また、地点情報を用いたクーポン発行などのビジネスも、利用者数の多いポケモンGO上で展開した方が効率が良くなるかもしれない。もしサードパーティに対し、ポケモンGO上で連動するクーポン発行システムを開放したなら、利用したいと考える店舗は少なくないはずだ。

ポケモンGOのプログラムコードを解析した学生が、マクドナルドの店舗との連動機能が存在することを突き止めたというニュースは、こうしたビジネス展開の裏付けとなっている。「マクドナルドに行けばピカチュウが見つかるかも?」と知られるようになれば、他店舗から顧客を容易に奪うことができる。
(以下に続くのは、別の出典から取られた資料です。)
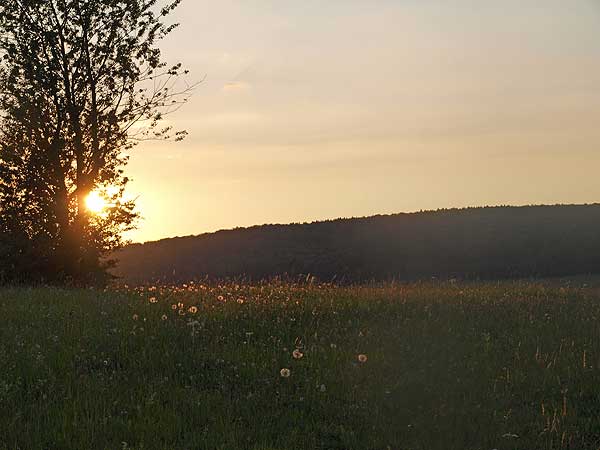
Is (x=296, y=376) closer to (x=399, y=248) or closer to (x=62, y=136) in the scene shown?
(x=62, y=136)

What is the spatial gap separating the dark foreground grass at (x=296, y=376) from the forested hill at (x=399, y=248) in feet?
61.0

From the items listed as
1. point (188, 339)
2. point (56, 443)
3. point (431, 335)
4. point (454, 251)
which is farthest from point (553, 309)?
point (454, 251)

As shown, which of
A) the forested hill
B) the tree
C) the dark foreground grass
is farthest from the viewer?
the forested hill

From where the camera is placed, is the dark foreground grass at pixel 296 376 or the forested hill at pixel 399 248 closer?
the dark foreground grass at pixel 296 376

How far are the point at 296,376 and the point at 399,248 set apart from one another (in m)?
28.7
日本での公開が延期になった要因のひとつと考えられる日本マクドナルドから流出したメールによると、全国3000の店舗を「ポケモンジム」として提供し、ポケモン同士のバトルを楽しめるようになるという。その結果として売り上げ増が明らかになれば、他の店舗からも参加申し込みが殺到し、ポケモンGOのB2Bビジネスは爆発的に増えるに違いない。ゲーム内アイテムの課金は極めて軽いポケモンGOだが、大手企業とのコラボレーションが成功すれば、観光誘致や複合商業施設など地域経済と密接な関係のあるビジネスで使われるようになり、アイテム売り上げを遙かに超える収益を生み出すだろう。

すでに”クラシック”の域に達しているポケモンのキャラクターだが、今回のゲームアプリを通じ、新しい世代の子どもたちにキャラクターの魅力が引き継がれていくことも、長期的な任天堂の収益を支えることになるだろう。関連グッズの売り上げは、従来製品の売り上げ増だけでなく、ポケモンをあしらったモバイルバッテリーなど周辺機器ビジネスの活性化も予想される。GPSとカメラを多用するポケモンGOは、スマートフォンのバッテリー消費を大幅に増やすため、モバイルバッテリーは必須だからだ。
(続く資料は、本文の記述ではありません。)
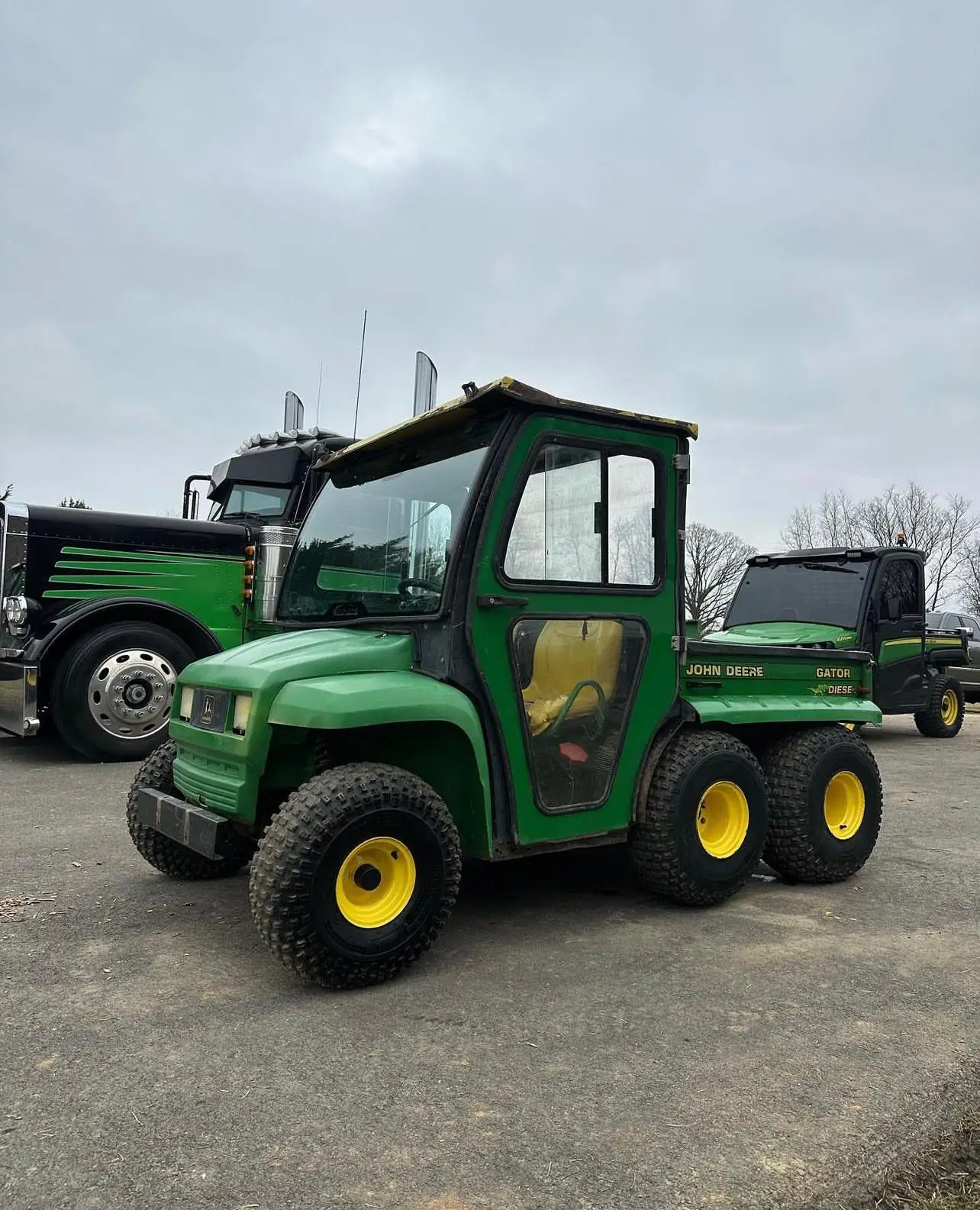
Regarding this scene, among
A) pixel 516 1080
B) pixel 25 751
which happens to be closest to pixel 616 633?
pixel 516 1080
当然、様々なスマートフォン関連デバイスメーカーが、任天堂からの正式ライセンスを虎視眈々と狙っているだろう。すでに便乗ビジネスを始めようとしている業者もある。中古iPhoneの端末レンタルを提供しているある企業は、中古のiPhone5s本体と大容量モバイルバッテリーのレンタルサービスに「ポケモンGO専用プラン」を準備している。月額1480円で提供するという。

任天堂がパートナー企業に、子どもが使っても壊れにくいポケモンGOを意識したスマートフォンに対して特別なライセンスを与える可能性もあるが、できれば専用機の拡販に繋げたいところだろう。来年3月に次世代携帯型ゲーム専用機NX向けにポケモンGOをプリインストールし、そこにゲームが有利になるような、なんらかのスパイスを入れれば、NXの普及を後押しするはずだ。
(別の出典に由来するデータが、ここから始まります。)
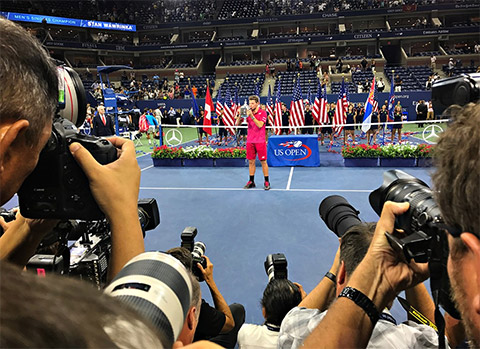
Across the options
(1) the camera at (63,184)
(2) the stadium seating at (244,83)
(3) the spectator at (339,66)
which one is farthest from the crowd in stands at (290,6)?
(1) the camera at (63,184)

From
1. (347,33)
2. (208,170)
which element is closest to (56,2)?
(347,33)

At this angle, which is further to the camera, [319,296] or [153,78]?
[153,78]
波及効果はデータ通信サービスの商品開発にも影響を与えるかもしれない。ポケモンGOは毎日5時間遊ぶと、ひと月に3ギガバイトの通信を行うという。実際にはここまでの長時間プレイを毎日行うことはないだろうが、通信料の増大につながる。例えばの話だが、ポケモンGOががサーバーと通信するデータのみを特別扱いする定額サービスなども、ニーズ次第では考えられるのではないか。

クラシックな定番キャラクターが、インフラともいえるような爆発的普及をした後にあるのは、無限大ともいえる可能性である。B2Cだけでなく、B2Bに大きな可能性を見せるポケモンGOは、ゲームを運営しながら機能改善、調整、追加していくネットワークゲームの特性とともに、まだまだ成長を続けるだろう。